Introduction. Large Foundation models [49, 45, 17] are deployed in a variety of settings with different compute and accuracy demands like real-time response on mobile phones or on multi-cluster GPUs for web-scale batch serving. However, typical model families provide only a few independently trained models of different sizes. For example, the Llama-2 family provides models with 7B, 13B, 34B, and 70B parameters [59]. So practitioners are forced to choose a smaller (and typically less accurate) model than their latency/cost budget. Alternatively, one can use compression/pruning to fit a bigger model in a given compute budget [19, 36, 53], but that requires additional training. We introduce MatFormer, a natively elastic Transformer [61] architecture that overcomes this challenge. MatFormer allows for training one universal model which can be used to extract hundreds of smaller submodels without any additional training cost (Figure 1).

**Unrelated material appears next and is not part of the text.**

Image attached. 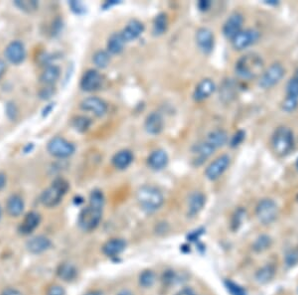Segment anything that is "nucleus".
<instances>
[{"label":"nucleus","instance_id":"45","mask_svg":"<svg viewBox=\"0 0 298 295\" xmlns=\"http://www.w3.org/2000/svg\"><path fill=\"white\" fill-rule=\"evenodd\" d=\"M298 262V252L291 251L286 256V263L288 266H294Z\"/></svg>","mask_w":298,"mask_h":295},{"label":"nucleus","instance_id":"7","mask_svg":"<svg viewBox=\"0 0 298 295\" xmlns=\"http://www.w3.org/2000/svg\"><path fill=\"white\" fill-rule=\"evenodd\" d=\"M279 215V208L272 199H263L256 208V216L263 225L272 224Z\"/></svg>","mask_w":298,"mask_h":295},{"label":"nucleus","instance_id":"17","mask_svg":"<svg viewBox=\"0 0 298 295\" xmlns=\"http://www.w3.org/2000/svg\"><path fill=\"white\" fill-rule=\"evenodd\" d=\"M41 223V216L37 212L28 213L19 226V232L22 235H30L33 233Z\"/></svg>","mask_w":298,"mask_h":295},{"label":"nucleus","instance_id":"26","mask_svg":"<svg viewBox=\"0 0 298 295\" xmlns=\"http://www.w3.org/2000/svg\"><path fill=\"white\" fill-rule=\"evenodd\" d=\"M215 150L216 149L205 140L196 144L195 147L193 148V153L195 154L194 160L196 161L197 165L202 164L207 158H209L215 152Z\"/></svg>","mask_w":298,"mask_h":295},{"label":"nucleus","instance_id":"54","mask_svg":"<svg viewBox=\"0 0 298 295\" xmlns=\"http://www.w3.org/2000/svg\"><path fill=\"white\" fill-rule=\"evenodd\" d=\"M176 295H196V294L194 293V291L192 289L186 288V289L181 290L178 294H176Z\"/></svg>","mask_w":298,"mask_h":295},{"label":"nucleus","instance_id":"11","mask_svg":"<svg viewBox=\"0 0 298 295\" xmlns=\"http://www.w3.org/2000/svg\"><path fill=\"white\" fill-rule=\"evenodd\" d=\"M5 58L13 65H20L26 59V49L21 41H12L5 49Z\"/></svg>","mask_w":298,"mask_h":295},{"label":"nucleus","instance_id":"49","mask_svg":"<svg viewBox=\"0 0 298 295\" xmlns=\"http://www.w3.org/2000/svg\"><path fill=\"white\" fill-rule=\"evenodd\" d=\"M0 295H24L19 290L14 288H7L5 289Z\"/></svg>","mask_w":298,"mask_h":295},{"label":"nucleus","instance_id":"24","mask_svg":"<svg viewBox=\"0 0 298 295\" xmlns=\"http://www.w3.org/2000/svg\"><path fill=\"white\" fill-rule=\"evenodd\" d=\"M61 77V69L56 65H49L43 71L40 81L45 87H53Z\"/></svg>","mask_w":298,"mask_h":295},{"label":"nucleus","instance_id":"56","mask_svg":"<svg viewBox=\"0 0 298 295\" xmlns=\"http://www.w3.org/2000/svg\"><path fill=\"white\" fill-rule=\"evenodd\" d=\"M116 295H134L130 291H128V290H123V291H121V292H119L118 294Z\"/></svg>","mask_w":298,"mask_h":295},{"label":"nucleus","instance_id":"44","mask_svg":"<svg viewBox=\"0 0 298 295\" xmlns=\"http://www.w3.org/2000/svg\"><path fill=\"white\" fill-rule=\"evenodd\" d=\"M6 112H7V115L10 119H12V120L16 119L17 114H18V109H17L15 103L9 102L6 106Z\"/></svg>","mask_w":298,"mask_h":295},{"label":"nucleus","instance_id":"31","mask_svg":"<svg viewBox=\"0 0 298 295\" xmlns=\"http://www.w3.org/2000/svg\"><path fill=\"white\" fill-rule=\"evenodd\" d=\"M168 17L165 13H160L158 14L154 21H153V28H152V32L155 36H160L163 35L167 29H168Z\"/></svg>","mask_w":298,"mask_h":295},{"label":"nucleus","instance_id":"30","mask_svg":"<svg viewBox=\"0 0 298 295\" xmlns=\"http://www.w3.org/2000/svg\"><path fill=\"white\" fill-rule=\"evenodd\" d=\"M57 275L64 282H72L78 276L77 268L70 263H63L57 269Z\"/></svg>","mask_w":298,"mask_h":295},{"label":"nucleus","instance_id":"9","mask_svg":"<svg viewBox=\"0 0 298 295\" xmlns=\"http://www.w3.org/2000/svg\"><path fill=\"white\" fill-rule=\"evenodd\" d=\"M230 163H231V157L228 154H223L219 156L213 162H211L210 165L206 168V171H205L206 177L211 181L218 179L229 168Z\"/></svg>","mask_w":298,"mask_h":295},{"label":"nucleus","instance_id":"13","mask_svg":"<svg viewBox=\"0 0 298 295\" xmlns=\"http://www.w3.org/2000/svg\"><path fill=\"white\" fill-rule=\"evenodd\" d=\"M102 85V77L97 70H88L82 77L81 89L84 92L92 93L98 91Z\"/></svg>","mask_w":298,"mask_h":295},{"label":"nucleus","instance_id":"50","mask_svg":"<svg viewBox=\"0 0 298 295\" xmlns=\"http://www.w3.org/2000/svg\"><path fill=\"white\" fill-rule=\"evenodd\" d=\"M120 1H117V0H110V1H106L103 5H102V8L103 10H107L109 8H111L112 6H115L117 4H119Z\"/></svg>","mask_w":298,"mask_h":295},{"label":"nucleus","instance_id":"41","mask_svg":"<svg viewBox=\"0 0 298 295\" xmlns=\"http://www.w3.org/2000/svg\"><path fill=\"white\" fill-rule=\"evenodd\" d=\"M69 6H70L71 10L77 15H83L87 12V8H86L85 4L81 1L72 0V1L69 2Z\"/></svg>","mask_w":298,"mask_h":295},{"label":"nucleus","instance_id":"25","mask_svg":"<svg viewBox=\"0 0 298 295\" xmlns=\"http://www.w3.org/2000/svg\"><path fill=\"white\" fill-rule=\"evenodd\" d=\"M133 161V154L128 149H123L116 152L112 157V164L118 170L126 169Z\"/></svg>","mask_w":298,"mask_h":295},{"label":"nucleus","instance_id":"8","mask_svg":"<svg viewBox=\"0 0 298 295\" xmlns=\"http://www.w3.org/2000/svg\"><path fill=\"white\" fill-rule=\"evenodd\" d=\"M284 76H285L284 67L279 63H275L271 65L269 69L262 74V76L260 77L259 86L264 90L271 89L274 86H276L278 83H280V81L283 79Z\"/></svg>","mask_w":298,"mask_h":295},{"label":"nucleus","instance_id":"37","mask_svg":"<svg viewBox=\"0 0 298 295\" xmlns=\"http://www.w3.org/2000/svg\"><path fill=\"white\" fill-rule=\"evenodd\" d=\"M272 244V240L269 236H266V235H263V236H260L256 242L254 243V250L256 252H263L265 250H267Z\"/></svg>","mask_w":298,"mask_h":295},{"label":"nucleus","instance_id":"14","mask_svg":"<svg viewBox=\"0 0 298 295\" xmlns=\"http://www.w3.org/2000/svg\"><path fill=\"white\" fill-rule=\"evenodd\" d=\"M196 43L203 54H210L215 46L214 34L208 28H200L196 33Z\"/></svg>","mask_w":298,"mask_h":295},{"label":"nucleus","instance_id":"16","mask_svg":"<svg viewBox=\"0 0 298 295\" xmlns=\"http://www.w3.org/2000/svg\"><path fill=\"white\" fill-rule=\"evenodd\" d=\"M145 130L151 135H158L164 128V119L159 112L149 113L144 122Z\"/></svg>","mask_w":298,"mask_h":295},{"label":"nucleus","instance_id":"61","mask_svg":"<svg viewBox=\"0 0 298 295\" xmlns=\"http://www.w3.org/2000/svg\"><path fill=\"white\" fill-rule=\"evenodd\" d=\"M296 166H297V168H298V159L297 160V163H296Z\"/></svg>","mask_w":298,"mask_h":295},{"label":"nucleus","instance_id":"60","mask_svg":"<svg viewBox=\"0 0 298 295\" xmlns=\"http://www.w3.org/2000/svg\"><path fill=\"white\" fill-rule=\"evenodd\" d=\"M1 217H2V208L0 206V219H1Z\"/></svg>","mask_w":298,"mask_h":295},{"label":"nucleus","instance_id":"36","mask_svg":"<svg viewBox=\"0 0 298 295\" xmlns=\"http://www.w3.org/2000/svg\"><path fill=\"white\" fill-rule=\"evenodd\" d=\"M156 280L155 274L151 270H146L142 272L139 276V285L145 289L150 288L154 285Z\"/></svg>","mask_w":298,"mask_h":295},{"label":"nucleus","instance_id":"43","mask_svg":"<svg viewBox=\"0 0 298 295\" xmlns=\"http://www.w3.org/2000/svg\"><path fill=\"white\" fill-rule=\"evenodd\" d=\"M245 136H246L245 131H243V130H239V131H237V132L232 136V138H231V140H230V145H231V147H237V146H239V145L244 141Z\"/></svg>","mask_w":298,"mask_h":295},{"label":"nucleus","instance_id":"57","mask_svg":"<svg viewBox=\"0 0 298 295\" xmlns=\"http://www.w3.org/2000/svg\"><path fill=\"white\" fill-rule=\"evenodd\" d=\"M85 295H101V293L99 292V291H91V292H89L88 294H86Z\"/></svg>","mask_w":298,"mask_h":295},{"label":"nucleus","instance_id":"5","mask_svg":"<svg viewBox=\"0 0 298 295\" xmlns=\"http://www.w3.org/2000/svg\"><path fill=\"white\" fill-rule=\"evenodd\" d=\"M101 219L102 209L89 204V206L80 213L78 224L83 231L91 232L99 227Z\"/></svg>","mask_w":298,"mask_h":295},{"label":"nucleus","instance_id":"35","mask_svg":"<svg viewBox=\"0 0 298 295\" xmlns=\"http://www.w3.org/2000/svg\"><path fill=\"white\" fill-rule=\"evenodd\" d=\"M93 62L99 69L106 68L110 63V54L107 51H98L93 56Z\"/></svg>","mask_w":298,"mask_h":295},{"label":"nucleus","instance_id":"10","mask_svg":"<svg viewBox=\"0 0 298 295\" xmlns=\"http://www.w3.org/2000/svg\"><path fill=\"white\" fill-rule=\"evenodd\" d=\"M259 38H260V33H259V31L255 30V29L242 30L232 40V45L236 50L241 51V50L247 49L250 46L257 43Z\"/></svg>","mask_w":298,"mask_h":295},{"label":"nucleus","instance_id":"32","mask_svg":"<svg viewBox=\"0 0 298 295\" xmlns=\"http://www.w3.org/2000/svg\"><path fill=\"white\" fill-rule=\"evenodd\" d=\"M275 268L272 265H267L261 268L256 274V280L260 284H267L269 283L275 276Z\"/></svg>","mask_w":298,"mask_h":295},{"label":"nucleus","instance_id":"19","mask_svg":"<svg viewBox=\"0 0 298 295\" xmlns=\"http://www.w3.org/2000/svg\"><path fill=\"white\" fill-rule=\"evenodd\" d=\"M169 158L166 153V151L162 149L154 150L150 153V155L147 158V165L155 171H159L164 169L168 164Z\"/></svg>","mask_w":298,"mask_h":295},{"label":"nucleus","instance_id":"42","mask_svg":"<svg viewBox=\"0 0 298 295\" xmlns=\"http://www.w3.org/2000/svg\"><path fill=\"white\" fill-rule=\"evenodd\" d=\"M287 96L298 99V81L295 78L290 80L287 86Z\"/></svg>","mask_w":298,"mask_h":295},{"label":"nucleus","instance_id":"28","mask_svg":"<svg viewBox=\"0 0 298 295\" xmlns=\"http://www.w3.org/2000/svg\"><path fill=\"white\" fill-rule=\"evenodd\" d=\"M125 43L121 33H113L107 40V52L110 55H118L123 51Z\"/></svg>","mask_w":298,"mask_h":295},{"label":"nucleus","instance_id":"23","mask_svg":"<svg viewBox=\"0 0 298 295\" xmlns=\"http://www.w3.org/2000/svg\"><path fill=\"white\" fill-rule=\"evenodd\" d=\"M206 203V197L202 192H193L190 194L187 202V214L190 217H194L204 208Z\"/></svg>","mask_w":298,"mask_h":295},{"label":"nucleus","instance_id":"20","mask_svg":"<svg viewBox=\"0 0 298 295\" xmlns=\"http://www.w3.org/2000/svg\"><path fill=\"white\" fill-rule=\"evenodd\" d=\"M52 242L46 236H36L27 242V249L34 255H39L50 249Z\"/></svg>","mask_w":298,"mask_h":295},{"label":"nucleus","instance_id":"58","mask_svg":"<svg viewBox=\"0 0 298 295\" xmlns=\"http://www.w3.org/2000/svg\"><path fill=\"white\" fill-rule=\"evenodd\" d=\"M267 4H269V5H271V4H273V5H277L278 4V1H275V0H271V1H269V2H266Z\"/></svg>","mask_w":298,"mask_h":295},{"label":"nucleus","instance_id":"2","mask_svg":"<svg viewBox=\"0 0 298 295\" xmlns=\"http://www.w3.org/2000/svg\"><path fill=\"white\" fill-rule=\"evenodd\" d=\"M136 200L140 208L148 214L159 210L164 203V197L160 190L152 185L141 186L136 192Z\"/></svg>","mask_w":298,"mask_h":295},{"label":"nucleus","instance_id":"51","mask_svg":"<svg viewBox=\"0 0 298 295\" xmlns=\"http://www.w3.org/2000/svg\"><path fill=\"white\" fill-rule=\"evenodd\" d=\"M203 231H204L203 229H198V230L192 232V233L188 236V239H190V240H196V239H198L199 237L202 235Z\"/></svg>","mask_w":298,"mask_h":295},{"label":"nucleus","instance_id":"21","mask_svg":"<svg viewBox=\"0 0 298 295\" xmlns=\"http://www.w3.org/2000/svg\"><path fill=\"white\" fill-rule=\"evenodd\" d=\"M216 90L214 82L210 79L202 80L195 88L193 93V98L196 101H203L209 98Z\"/></svg>","mask_w":298,"mask_h":295},{"label":"nucleus","instance_id":"59","mask_svg":"<svg viewBox=\"0 0 298 295\" xmlns=\"http://www.w3.org/2000/svg\"><path fill=\"white\" fill-rule=\"evenodd\" d=\"M294 78L298 81V70L297 71V73H296V75H295V77H294Z\"/></svg>","mask_w":298,"mask_h":295},{"label":"nucleus","instance_id":"6","mask_svg":"<svg viewBox=\"0 0 298 295\" xmlns=\"http://www.w3.org/2000/svg\"><path fill=\"white\" fill-rule=\"evenodd\" d=\"M48 152L57 158H68L72 156L75 151V145L62 136L53 137L47 144Z\"/></svg>","mask_w":298,"mask_h":295},{"label":"nucleus","instance_id":"12","mask_svg":"<svg viewBox=\"0 0 298 295\" xmlns=\"http://www.w3.org/2000/svg\"><path fill=\"white\" fill-rule=\"evenodd\" d=\"M244 18L240 13H233L227 19L223 26V34L227 39L233 40L241 31L243 27Z\"/></svg>","mask_w":298,"mask_h":295},{"label":"nucleus","instance_id":"52","mask_svg":"<svg viewBox=\"0 0 298 295\" xmlns=\"http://www.w3.org/2000/svg\"><path fill=\"white\" fill-rule=\"evenodd\" d=\"M7 183V177L6 174L3 172H0V190H2Z\"/></svg>","mask_w":298,"mask_h":295},{"label":"nucleus","instance_id":"4","mask_svg":"<svg viewBox=\"0 0 298 295\" xmlns=\"http://www.w3.org/2000/svg\"><path fill=\"white\" fill-rule=\"evenodd\" d=\"M272 146L274 151L280 155L285 156L294 148V133L286 126H281L276 129L272 137Z\"/></svg>","mask_w":298,"mask_h":295},{"label":"nucleus","instance_id":"1","mask_svg":"<svg viewBox=\"0 0 298 295\" xmlns=\"http://www.w3.org/2000/svg\"><path fill=\"white\" fill-rule=\"evenodd\" d=\"M235 72L243 80L256 79L264 73V61L256 53L246 54L237 61Z\"/></svg>","mask_w":298,"mask_h":295},{"label":"nucleus","instance_id":"18","mask_svg":"<svg viewBox=\"0 0 298 295\" xmlns=\"http://www.w3.org/2000/svg\"><path fill=\"white\" fill-rule=\"evenodd\" d=\"M144 32V25L138 20H131L127 23L124 29L120 32L124 41L131 42L136 40Z\"/></svg>","mask_w":298,"mask_h":295},{"label":"nucleus","instance_id":"33","mask_svg":"<svg viewBox=\"0 0 298 295\" xmlns=\"http://www.w3.org/2000/svg\"><path fill=\"white\" fill-rule=\"evenodd\" d=\"M91 118L84 115H77L72 119V126L79 132L84 133L88 131L92 125Z\"/></svg>","mask_w":298,"mask_h":295},{"label":"nucleus","instance_id":"55","mask_svg":"<svg viewBox=\"0 0 298 295\" xmlns=\"http://www.w3.org/2000/svg\"><path fill=\"white\" fill-rule=\"evenodd\" d=\"M53 107H54V103H50V104L46 105V107L43 110V116H47L52 111Z\"/></svg>","mask_w":298,"mask_h":295},{"label":"nucleus","instance_id":"22","mask_svg":"<svg viewBox=\"0 0 298 295\" xmlns=\"http://www.w3.org/2000/svg\"><path fill=\"white\" fill-rule=\"evenodd\" d=\"M126 248V242L123 239H111L102 246V253L106 257H116Z\"/></svg>","mask_w":298,"mask_h":295},{"label":"nucleus","instance_id":"27","mask_svg":"<svg viewBox=\"0 0 298 295\" xmlns=\"http://www.w3.org/2000/svg\"><path fill=\"white\" fill-rule=\"evenodd\" d=\"M24 208H25L24 200L20 195L15 194L8 198L7 204H6V210L11 217H19L23 213Z\"/></svg>","mask_w":298,"mask_h":295},{"label":"nucleus","instance_id":"47","mask_svg":"<svg viewBox=\"0 0 298 295\" xmlns=\"http://www.w3.org/2000/svg\"><path fill=\"white\" fill-rule=\"evenodd\" d=\"M46 295H66V292L61 286L53 285L49 288Z\"/></svg>","mask_w":298,"mask_h":295},{"label":"nucleus","instance_id":"34","mask_svg":"<svg viewBox=\"0 0 298 295\" xmlns=\"http://www.w3.org/2000/svg\"><path fill=\"white\" fill-rule=\"evenodd\" d=\"M14 5L26 13H33L39 8V2L36 0H15Z\"/></svg>","mask_w":298,"mask_h":295},{"label":"nucleus","instance_id":"3","mask_svg":"<svg viewBox=\"0 0 298 295\" xmlns=\"http://www.w3.org/2000/svg\"><path fill=\"white\" fill-rule=\"evenodd\" d=\"M70 189V184L64 178H57L53 181L40 197L42 204L48 208L56 207L61 203Z\"/></svg>","mask_w":298,"mask_h":295},{"label":"nucleus","instance_id":"15","mask_svg":"<svg viewBox=\"0 0 298 295\" xmlns=\"http://www.w3.org/2000/svg\"><path fill=\"white\" fill-rule=\"evenodd\" d=\"M81 108L86 111H91L98 117H102L107 112L106 102L97 97H89L83 99L81 102Z\"/></svg>","mask_w":298,"mask_h":295},{"label":"nucleus","instance_id":"48","mask_svg":"<svg viewBox=\"0 0 298 295\" xmlns=\"http://www.w3.org/2000/svg\"><path fill=\"white\" fill-rule=\"evenodd\" d=\"M212 3L211 1L209 0H200L198 3H197V7H198L199 10L202 11V12H206L210 9Z\"/></svg>","mask_w":298,"mask_h":295},{"label":"nucleus","instance_id":"29","mask_svg":"<svg viewBox=\"0 0 298 295\" xmlns=\"http://www.w3.org/2000/svg\"><path fill=\"white\" fill-rule=\"evenodd\" d=\"M205 141H207L210 145H212L215 149H217V148L224 146L227 143L228 134L223 129H216V130L211 131L207 135Z\"/></svg>","mask_w":298,"mask_h":295},{"label":"nucleus","instance_id":"38","mask_svg":"<svg viewBox=\"0 0 298 295\" xmlns=\"http://www.w3.org/2000/svg\"><path fill=\"white\" fill-rule=\"evenodd\" d=\"M225 287L231 295H247L246 291L241 286L232 281H225Z\"/></svg>","mask_w":298,"mask_h":295},{"label":"nucleus","instance_id":"40","mask_svg":"<svg viewBox=\"0 0 298 295\" xmlns=\"http://www.w3.org/2000/svg\"><path fill=\"white\" fill-rule=\"evenodd\" d=\"M298 105V98H292V97L287 96V98H285V100L283 101L282 107H283V109H284L285 111H287V112H292V111H294V110L297 109Z\"/></svg>","mask_w":298,"mask_h":295},{"label":"nucleus","instance_id":"46","mask_svg":"<svg viewBox=\"0 0 298 295\" xmlns=\"http://www.w3.org/2000/svg\"><path fill=\"white\" fill-rule=\"evenodd\" d=\"M55 94V88L53 87H45L43 88L40 93H39V96L42 99H49V98H52L53 95Z\"/></svg>","mask_w":298,"mask_h":295},{"label":"nucleus","instance_id":"53","mask_svg":"<svg viewBox=\"0 0 298 295\" xmlns=\"http://www.w3.org/2000/svg\"><path fill=\"white\" fill-rule=\"evenodd\" d=\"M6 70H7V65L6 63L0 59V80L3 78L4 74L6 73Z\"/></svg>","mask_w":298,"mask_h":295},{"label":"nucleus","instance_id":"39","mask_svg":"<svg viewBox=\"0 0 298 295\" xmlns=\"http://www.w3.org/2000/svg\"><path fill=\"white\" fill-rule=\"evenodd\" d=\"M90 205L103 209L104 196L100 190H94L90 195Z\"/></svg>","mask_w":298,"mask_h":295}]
</instances>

Discussion / Conclusion. In this work we presented MatFormer, a natively elastic Transformer architecture that allows training a single universal model which can be used to extract hundreds of smaller accurate submodels at zero additional cost at deployment time. We find that the MatFormer Language Model (MatLM) matches the perplexity & 1-shot accuracy of independently trained models. In fact, MatLM demonstrates an interesting loss-vs-compute scaling curve that is nearly independent of trained granularity indicating robust generalization to extremely large models as well. Finally, MatFormer submodels enable diverse inference time speedups like faster autoregressive generation with speculative decoding and elastic query encoders for adaptive dense retrieval across modalities. We believe dynamically routing these models to change inference latency [32, 40, 20], and developing the hardware optimizations required is a promising area for future work.